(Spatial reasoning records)
===============

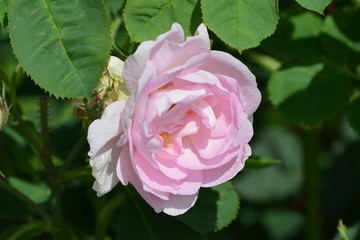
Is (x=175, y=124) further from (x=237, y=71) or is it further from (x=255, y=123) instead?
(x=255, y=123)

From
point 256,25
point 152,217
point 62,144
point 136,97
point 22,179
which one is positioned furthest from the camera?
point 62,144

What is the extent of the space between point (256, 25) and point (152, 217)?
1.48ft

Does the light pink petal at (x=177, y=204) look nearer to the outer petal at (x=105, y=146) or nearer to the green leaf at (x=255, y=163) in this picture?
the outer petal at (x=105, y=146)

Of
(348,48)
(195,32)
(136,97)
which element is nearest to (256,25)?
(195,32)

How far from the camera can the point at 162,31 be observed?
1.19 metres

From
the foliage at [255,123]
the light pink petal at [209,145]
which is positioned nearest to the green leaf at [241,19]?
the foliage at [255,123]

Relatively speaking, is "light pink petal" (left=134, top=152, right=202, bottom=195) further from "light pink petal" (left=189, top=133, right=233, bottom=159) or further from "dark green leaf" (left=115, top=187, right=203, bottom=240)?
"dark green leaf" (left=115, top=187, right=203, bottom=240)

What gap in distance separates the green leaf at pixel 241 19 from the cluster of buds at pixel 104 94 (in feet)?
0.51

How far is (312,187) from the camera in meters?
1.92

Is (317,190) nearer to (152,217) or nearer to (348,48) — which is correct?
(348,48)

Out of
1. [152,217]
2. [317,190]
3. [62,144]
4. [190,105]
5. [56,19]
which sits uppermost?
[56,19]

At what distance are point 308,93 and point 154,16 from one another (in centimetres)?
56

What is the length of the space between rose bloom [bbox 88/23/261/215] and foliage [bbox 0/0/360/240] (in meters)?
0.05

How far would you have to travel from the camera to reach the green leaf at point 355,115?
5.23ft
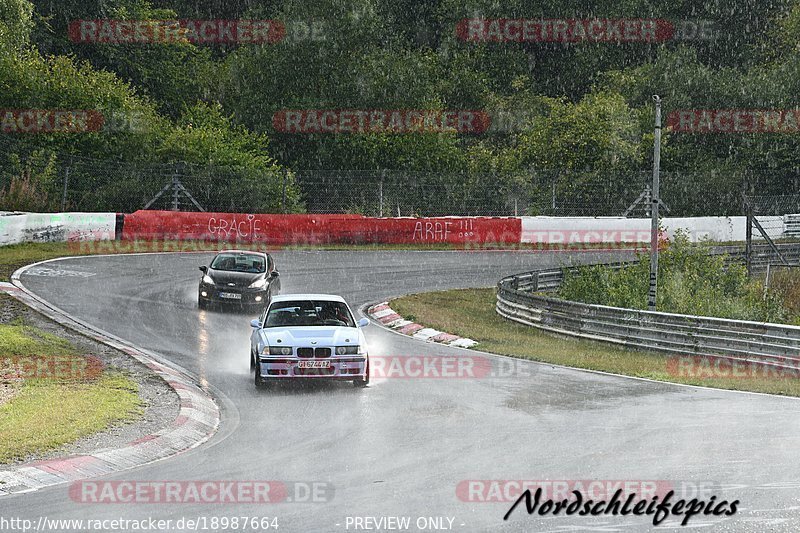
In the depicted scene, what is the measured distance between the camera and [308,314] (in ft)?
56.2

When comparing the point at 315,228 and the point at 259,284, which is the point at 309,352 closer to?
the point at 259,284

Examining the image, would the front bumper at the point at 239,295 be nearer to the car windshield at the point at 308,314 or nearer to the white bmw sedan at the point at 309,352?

===============

* Job
Write out, exactly as given, the line containing "What is the extent" and every line after it through the end, with no pictures.

* Solution
What is the extent of the space between point (256, 25) and point (152, 217)?
1.48ft

Does the light pink petal at (x=177, y=204) look nearer to the outer petal at (x=105, y=146) or nearer to the green leaf at (x=255, y=163) in this picture?
the outer petal at (x=105, y=146)

Of
(348,48)
(195,32)
(136,97)
which element is nearest to (256,25)?
(195,32)

How far from the camera can the point at 162,31 be observed?
1.19 metres

From
the foliage at [255,123]
the light pink petal at [209,145]
which is positioned nearest to the green leaf at [241,19]?
the foliage at [255,123]

Relatively speaking, is "light pink petal" (left=134, top=152, right=202, bottom=195) further from "light pink petal" (left=189, top=133, right=233, bottom=159) or further from "dark green leaf" (left=115, top=187, right=203, bottom=240)?
"dark green leaf" (left=115, top=187, right=203, bottom=240)

What gap in distance separates the green leaf at pixel 241 19 from the cluster of buds at pixel 104 94 (in feet)?
0.51

How far is (312,187) from the camera in meters?
1.92

Is (317,190) nearer to (152,217) or nearer to (348,48) — which is correct?
(348,48)

Out of
1. [152,217]
2. [317,190]
3. [62,144]
4. [190,105]
5. [56,19]
which sits uppermost?
[56,19]

At what distance are point 308,93 and point 154,16 from one another (in centimetres)?
56

What is the length of the space between rose bloom [bbox 88/23/261/215] and foliage [bbox 0/0/360/240] (in meters)?
0.05

How far would you have to travel from the camera to reach the green leaf at point 355,115?
5.23ft
In the depicted scene, what is the measured distance between the camera and [308,314] (in ft)?
56.2

When comparing the point at 315,228 and the point at 259,284, which is the point at 309,352 closer to?
the point at 259,284

Examining the image, would the front bumper at the point at 239,295 be nearer to the car windshield at the point at 308,314 or nearer to the white bmw sedan at the point at 309,352?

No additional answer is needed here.